The Federal Trade Commission sued Monday to block the merger of grocery giants Kroger and Albertsons, saying the deal would raise grocery prices for millions of Americans and eliminate competition.
The companies run thousands of stores in nearly every state in the country under names including Fred Meyer, Harris Teeter, Quality Food Center (QFC), Hagen and Safeway. Collectively, the businesses employ more than 700,000 people, most of which are members of the United Food and Commercial Workers union.
“This supermarket mega merger comes as American consumers have seen the cost of groceries rise steadily over the past few years,” Henry Liu, director of the FTC’s Bureau of Competition, said Monday in a statement. “Kroger’s acquisition of Albertsons would lead to additional grocery price hikes for everyday goods, further exacerbating the financial strain consumers across the country face today.”
He added, “Essential grocery store workers would also suffer under this deal, facing the threat of their wages dwindling, benefits diminishing, and their working conditions deteriorating.”
In 2022, Kroger announced plans to acquire Albertsons in a $24.6 billion deal aimed at increasing the company’s footprint and boosting competition with non-union labor companies like Walmart and Costco. It would mark the largest supermarket merger in U.S. history and leave Kroger with 13% of the nation’s grocery market, The Associated Press reported, citing J.P. Morgan analyst Ken Goldman.
Officials with Kroger said Monday that blocking its acquisition of Albertsons would harm consumers and workers alike.
“Kroger has a proven track record of lowering prices so more customers benefit from fresh, affordable food, and our proposed merger with Albertsons will mean even lower prices and more choices for America’s consumers,” the company said.

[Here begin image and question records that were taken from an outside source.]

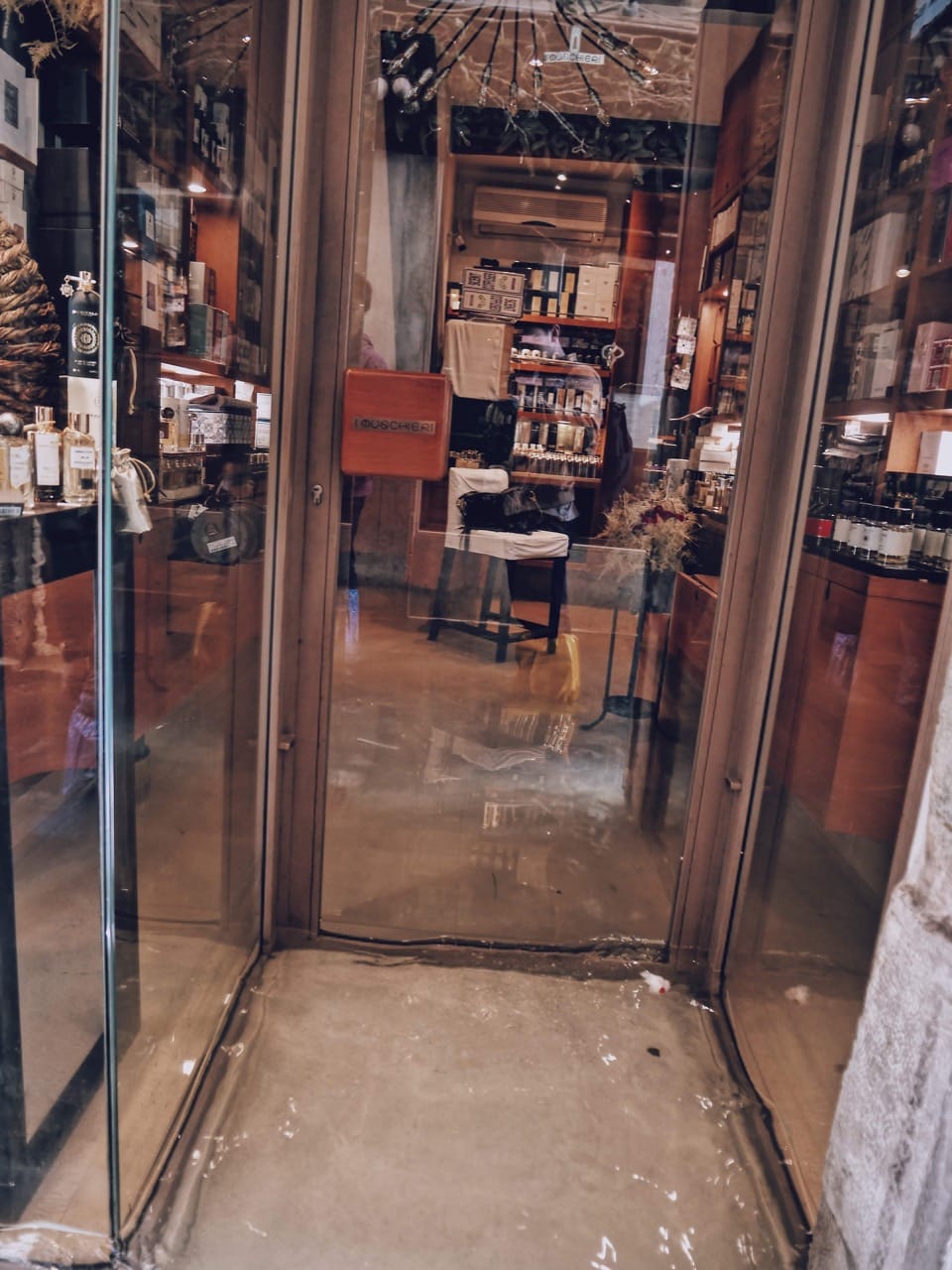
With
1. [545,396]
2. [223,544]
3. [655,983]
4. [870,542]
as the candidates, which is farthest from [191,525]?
[655,983]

“The FTC’s decision makes it more likely that America’s consumers will see higher food prices and fewer grocery stores at a time when communities across the country are already facing high inflation and food deserts. In fact, this decision only strengthens larger, non-unionized retailers like Walmart, Costco and Amazon by allowing them to further increase their overwhelming and growing dominance of the grocery industry.”

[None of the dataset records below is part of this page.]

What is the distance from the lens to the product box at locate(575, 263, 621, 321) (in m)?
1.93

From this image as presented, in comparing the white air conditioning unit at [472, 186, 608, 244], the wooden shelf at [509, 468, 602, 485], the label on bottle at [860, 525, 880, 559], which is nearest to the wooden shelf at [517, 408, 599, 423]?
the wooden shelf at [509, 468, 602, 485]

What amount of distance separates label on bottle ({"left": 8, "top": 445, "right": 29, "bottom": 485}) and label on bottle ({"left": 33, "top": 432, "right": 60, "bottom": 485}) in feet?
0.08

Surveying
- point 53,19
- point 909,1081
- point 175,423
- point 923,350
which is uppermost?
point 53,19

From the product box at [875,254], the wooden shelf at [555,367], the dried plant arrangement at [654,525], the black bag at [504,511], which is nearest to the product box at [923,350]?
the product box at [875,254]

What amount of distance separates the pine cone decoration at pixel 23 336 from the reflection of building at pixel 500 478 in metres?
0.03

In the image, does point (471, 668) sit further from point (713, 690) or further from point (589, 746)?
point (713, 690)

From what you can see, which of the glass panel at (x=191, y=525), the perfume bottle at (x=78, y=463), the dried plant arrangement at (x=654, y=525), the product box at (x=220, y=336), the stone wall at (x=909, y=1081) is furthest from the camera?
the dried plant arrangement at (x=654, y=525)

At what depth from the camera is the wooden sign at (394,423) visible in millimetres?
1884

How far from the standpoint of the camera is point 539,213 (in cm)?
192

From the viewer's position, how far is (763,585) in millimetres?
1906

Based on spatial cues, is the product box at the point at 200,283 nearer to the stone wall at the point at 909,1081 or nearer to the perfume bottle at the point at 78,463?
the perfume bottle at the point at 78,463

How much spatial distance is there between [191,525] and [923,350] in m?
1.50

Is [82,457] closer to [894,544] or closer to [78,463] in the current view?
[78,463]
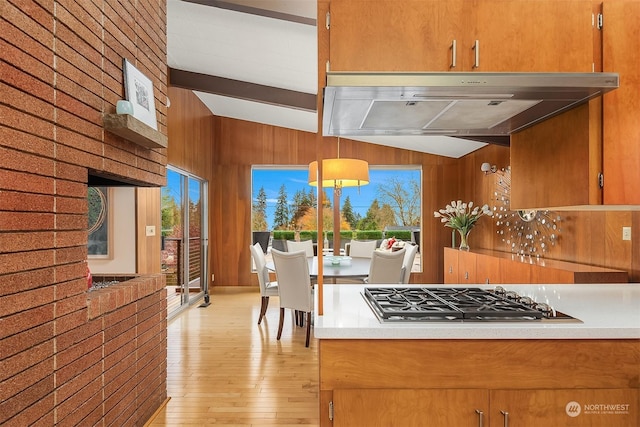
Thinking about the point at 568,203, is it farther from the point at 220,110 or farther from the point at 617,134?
the point at 220,110

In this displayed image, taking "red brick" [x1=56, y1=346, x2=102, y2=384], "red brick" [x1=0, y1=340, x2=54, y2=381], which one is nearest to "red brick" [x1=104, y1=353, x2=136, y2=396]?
"red brick" [x1=56, y1=346, x2=102, y2=384]

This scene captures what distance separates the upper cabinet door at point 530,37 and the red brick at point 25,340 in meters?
1.92

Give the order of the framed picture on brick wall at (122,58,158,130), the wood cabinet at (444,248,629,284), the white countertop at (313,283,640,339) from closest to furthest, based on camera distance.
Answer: the white countertop at (313,283,640,339) < the framed picture on brick wall at (122,58,158,130) < the wood cabinet at (444,248,629,284)

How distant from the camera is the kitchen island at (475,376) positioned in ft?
4.38

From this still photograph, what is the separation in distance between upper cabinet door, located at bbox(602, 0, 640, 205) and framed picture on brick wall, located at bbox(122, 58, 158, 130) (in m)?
2.18

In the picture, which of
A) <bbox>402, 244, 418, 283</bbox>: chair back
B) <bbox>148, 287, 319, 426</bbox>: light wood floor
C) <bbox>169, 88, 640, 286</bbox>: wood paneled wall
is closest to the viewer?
<bbox>148, 287, 319, 426</bbox>: light wood floor

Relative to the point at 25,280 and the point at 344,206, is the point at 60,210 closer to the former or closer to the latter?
the point at 25,280

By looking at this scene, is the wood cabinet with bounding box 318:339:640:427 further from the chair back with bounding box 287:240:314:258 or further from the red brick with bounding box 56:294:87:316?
the chair back with bounding box 287:240:314:258

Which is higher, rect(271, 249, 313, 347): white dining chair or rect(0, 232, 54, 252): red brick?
rect(0, 232, 54, 252): red brick

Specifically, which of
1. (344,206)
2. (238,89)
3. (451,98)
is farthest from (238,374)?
(344,206)

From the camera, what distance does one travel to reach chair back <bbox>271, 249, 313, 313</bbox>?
3.98 m

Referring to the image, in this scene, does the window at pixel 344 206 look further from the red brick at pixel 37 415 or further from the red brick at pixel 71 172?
the red brick at pixel 37 415

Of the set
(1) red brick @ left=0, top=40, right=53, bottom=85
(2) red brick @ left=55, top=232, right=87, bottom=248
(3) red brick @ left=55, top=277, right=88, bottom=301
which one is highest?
(1) red brick @ left=0, top=40, right=53, bottom=85

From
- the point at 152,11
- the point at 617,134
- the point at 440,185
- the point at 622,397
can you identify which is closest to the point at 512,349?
the point at 622,397
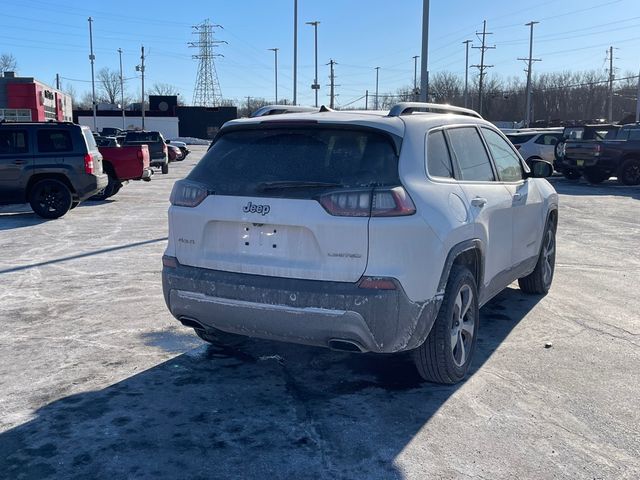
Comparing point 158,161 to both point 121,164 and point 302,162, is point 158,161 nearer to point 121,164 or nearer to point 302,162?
point 121,164

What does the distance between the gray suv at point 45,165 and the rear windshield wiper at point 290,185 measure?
10341 mm

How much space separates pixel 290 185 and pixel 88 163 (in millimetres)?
10472

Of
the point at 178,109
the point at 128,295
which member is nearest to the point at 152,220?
the point at 128,295

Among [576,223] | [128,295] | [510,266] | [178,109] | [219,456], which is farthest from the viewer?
[178,109]

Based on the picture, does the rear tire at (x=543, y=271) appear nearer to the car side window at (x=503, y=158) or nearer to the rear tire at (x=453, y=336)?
the car side window at (x=503, y=158)

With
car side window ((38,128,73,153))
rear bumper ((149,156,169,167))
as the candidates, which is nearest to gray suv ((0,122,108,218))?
car side window ((38,128,73,153))

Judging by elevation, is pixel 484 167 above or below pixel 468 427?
above

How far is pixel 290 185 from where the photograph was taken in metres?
3.94

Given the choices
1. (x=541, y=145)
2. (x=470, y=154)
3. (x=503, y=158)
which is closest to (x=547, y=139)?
(x=541, y=145)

Kroger and Albertsons said the companies will challenge the FTC in court.
The attorneys general of eight states — Arizona, California, Illinois, Maryland, Nevada, New Mexico, Oregon and Wyoming — and Washington, D.C., also joined the FTC’s lawsuit. Colorado and Washington earlier sued to block the acquisition.

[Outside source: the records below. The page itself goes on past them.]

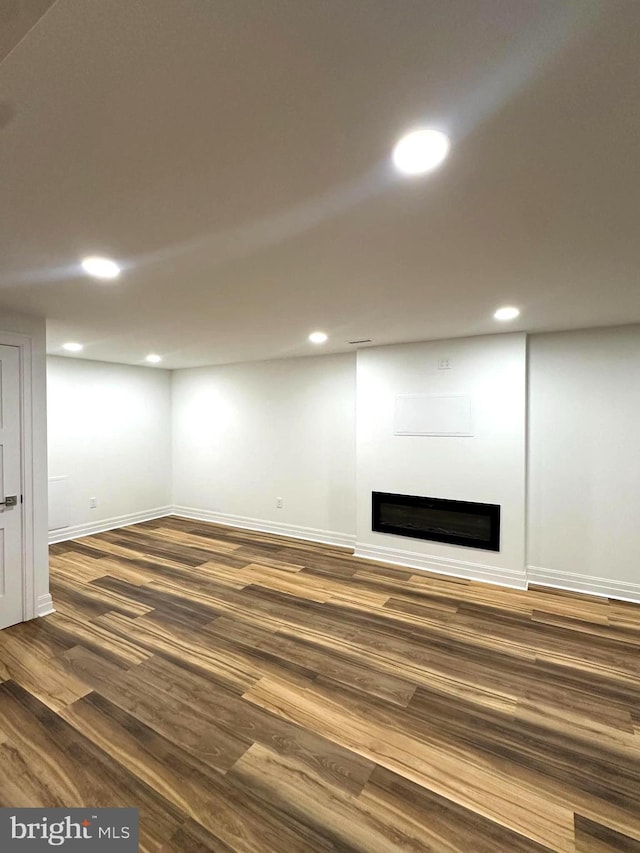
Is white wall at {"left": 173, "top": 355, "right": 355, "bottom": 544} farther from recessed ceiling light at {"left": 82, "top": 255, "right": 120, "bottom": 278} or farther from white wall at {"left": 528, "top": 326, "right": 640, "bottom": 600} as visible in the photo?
recessed ceiling light at {"left": 82, "top": 255, "right": 120, "bottom": 278}

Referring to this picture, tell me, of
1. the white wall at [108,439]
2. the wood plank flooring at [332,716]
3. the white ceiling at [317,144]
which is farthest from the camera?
the white wall at [108,439]

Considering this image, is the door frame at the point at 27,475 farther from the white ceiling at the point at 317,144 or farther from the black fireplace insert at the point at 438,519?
the black fireplace insert at the point at 438,519

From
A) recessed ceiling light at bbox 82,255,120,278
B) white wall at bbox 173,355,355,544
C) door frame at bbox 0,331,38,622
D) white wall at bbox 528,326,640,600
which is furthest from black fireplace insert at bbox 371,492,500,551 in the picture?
recessed ceiling light at bbox 82,255,120,278

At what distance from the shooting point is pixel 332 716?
218 cm

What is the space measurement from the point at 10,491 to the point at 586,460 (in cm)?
478

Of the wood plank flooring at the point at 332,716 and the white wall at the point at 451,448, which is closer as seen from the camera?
the wood plank flooring at the point at 332,716

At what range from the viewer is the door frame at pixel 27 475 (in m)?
3.17

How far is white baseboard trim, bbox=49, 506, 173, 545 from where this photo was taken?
520 cm

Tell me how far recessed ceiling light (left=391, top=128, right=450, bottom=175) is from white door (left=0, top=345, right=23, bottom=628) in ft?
10.3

“This megamerger is bad for workers, for agricultural producers, and for California communities,” California Attorney General Rob Bonta said in a statement. “In some markets in Southern California, Kroger-Albertsons is expected to be the only one-stop grocery option. Today, we are going to bat for a more just and competitive economy, one where companies need to compete for labor and where prices and service matter.”
Arizona Attorney General Kris Mayes called the proposed merger “anticompetitive, anti-consumer, and anti-worker” in a statement issued Monday.
“It is clear that Arizonans in rural and urban communities alike are seriously concerned about the potential for drastic changes to their daily lives if this merger goes through,” she said. “Bottom line: this merger will benefit the shareholders of these companies, not regular Arizonans.”
In 2022, Kroger said it expected to complete its merger with Albertsons in early 2024, although the companies have since pushed that timeline back until the first half of Kroger’s 2024 fiscal year. The company said it will invest $500 million to reduce prices and $1.3 billion to enhance the customer experience as part of the acquisition.
Kroger committed to keeping stores open through the merger. Last year, C&S Wholesale Grocers reached an agreement to buy 413 stores, eight distribution centers and two offices that Kroger and Albertsons agreed to divest in markets where they had overlapping stores.
Last year, the United Food and Commercial Workers union voted to oppose the merger.